Templar graffiti from Domme

destructor-templi-clemens-v-1This is a characteristic Templar graffiti from Domme (department of Dordogne, France), shown in red to enhance the image of the cross:

Destructor Templi Clemens V. MCCCXII
Destroyer of the Temple, Clement V. 1312.

The year, given in the graffiti, is the date when the Order of the Knights Templar was officially dissolved by the decrees of Pope Clement V. The papal bulls acknowledged the absence of sufficient evidence to condemn the Knights Templar, so the Order was disbanded on the grounds that its reputation had been damaged irreparably. It has been established that even many cardinals of the Church were unhappy with this decision. The graffiti (there are similar ones found at Domme) shows a very distinct attitude towards Clemens V. But whose attitude is it?

During the trials of the Knights Templar, Domme was among the places where members of the Order were imprisoned. The style of the letters used in the inscription generally matches known examples from the 13-14th centuries. In my opinion, the phrase itself indicates that the inscription was made before the death of Clement V (which is corroborated by the date, 1312). It seems that after 1314 there would have been vengeful references to divine judgment against the Pope. Therefore, it is very likely that the inscription was actually made by a Templar in 1312.

The cross that accompanies the inscription is also quite interesting. It is definitely the splayed cross that we now associate with the Knights Templar, drawn within a square.

● DATA UNDER STUDY:
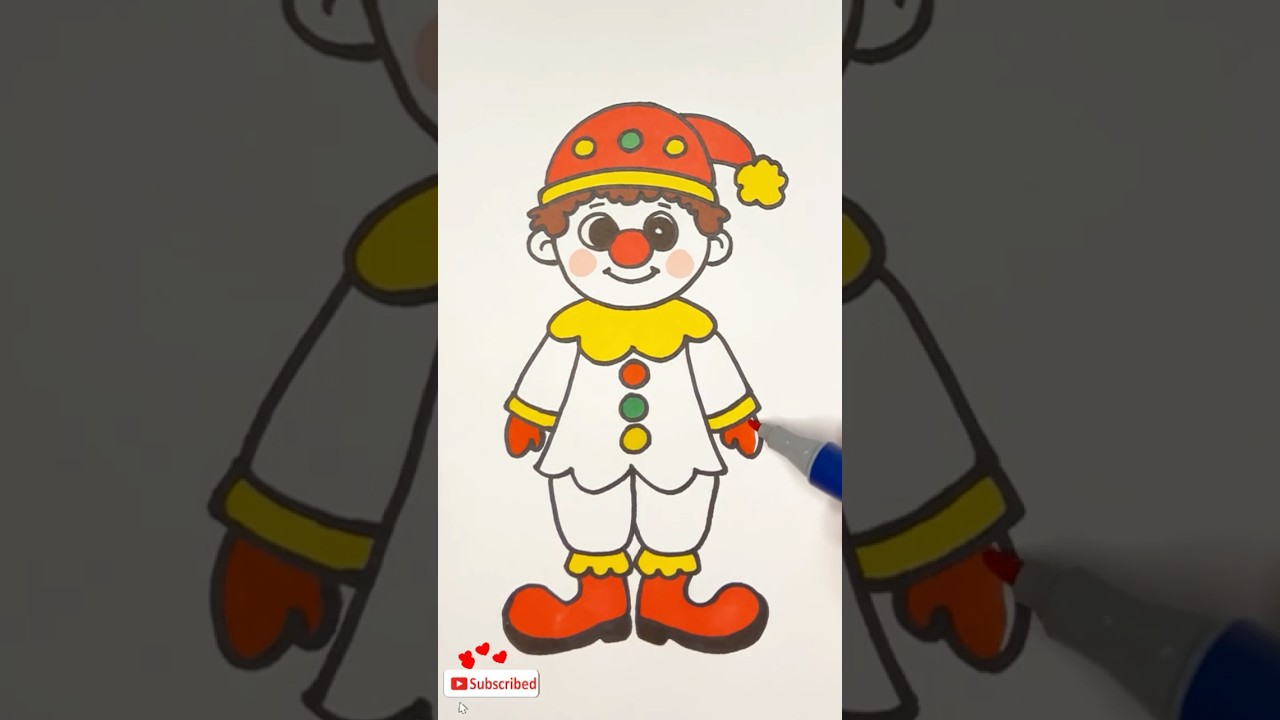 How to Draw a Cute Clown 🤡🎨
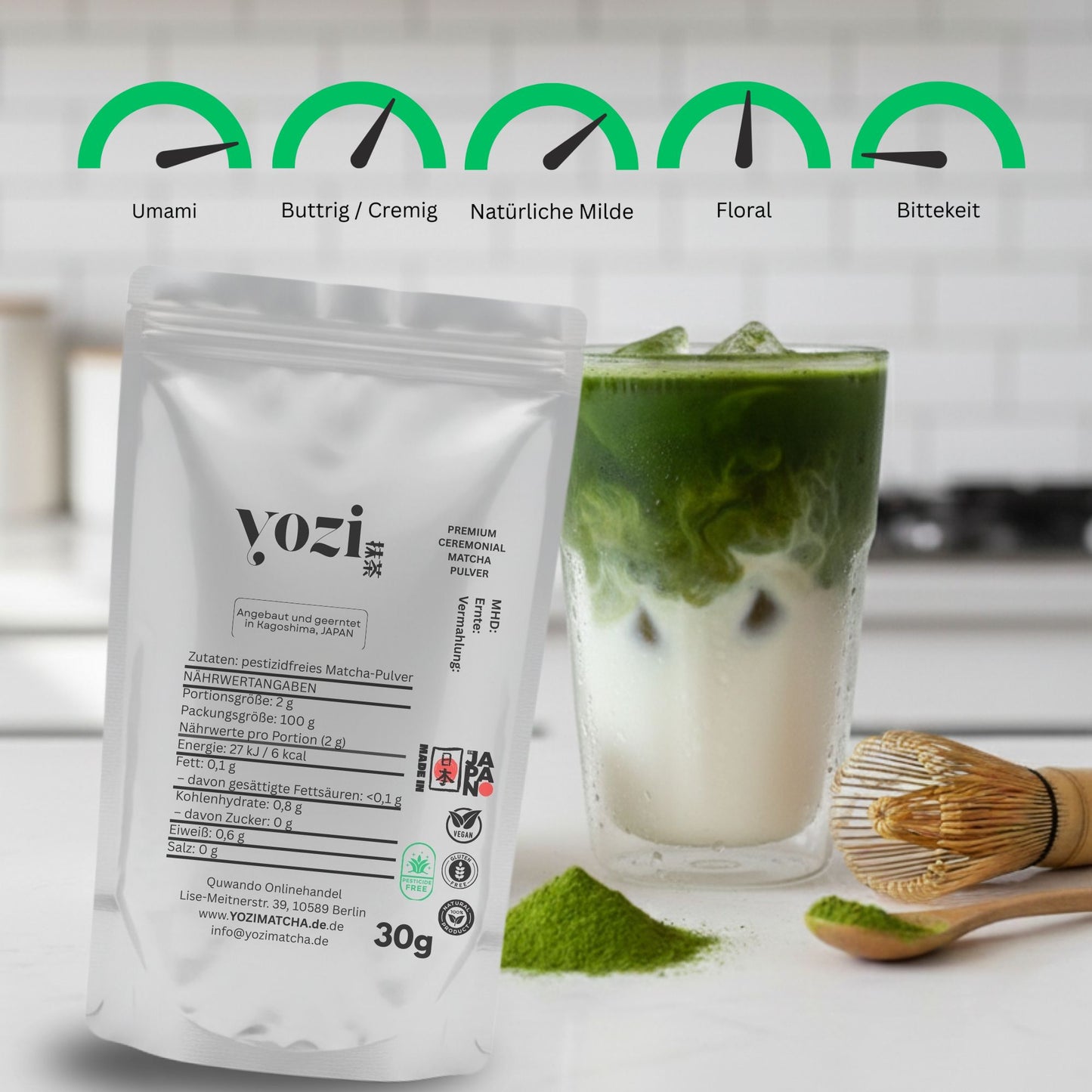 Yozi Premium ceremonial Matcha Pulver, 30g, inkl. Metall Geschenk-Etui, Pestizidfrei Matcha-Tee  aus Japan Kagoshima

--

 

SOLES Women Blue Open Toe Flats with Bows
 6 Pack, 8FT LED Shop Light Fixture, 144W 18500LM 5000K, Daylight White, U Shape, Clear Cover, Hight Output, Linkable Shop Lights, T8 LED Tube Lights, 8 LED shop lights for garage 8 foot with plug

* * *

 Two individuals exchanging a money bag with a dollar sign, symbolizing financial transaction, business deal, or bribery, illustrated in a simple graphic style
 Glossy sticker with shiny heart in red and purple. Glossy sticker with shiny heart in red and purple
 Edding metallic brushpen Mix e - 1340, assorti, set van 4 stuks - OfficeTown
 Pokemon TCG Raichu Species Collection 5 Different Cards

● TASK DIRECTIONS:
Can you transcribe the stretch of the Templar graffiti passage from "The cross that" through "within a square."?

● RESULT:
The cross that accompanies the inscription is also quite interesting. It is definitely the splayed cross that we now associate with the Knights Templar, drawn within a square.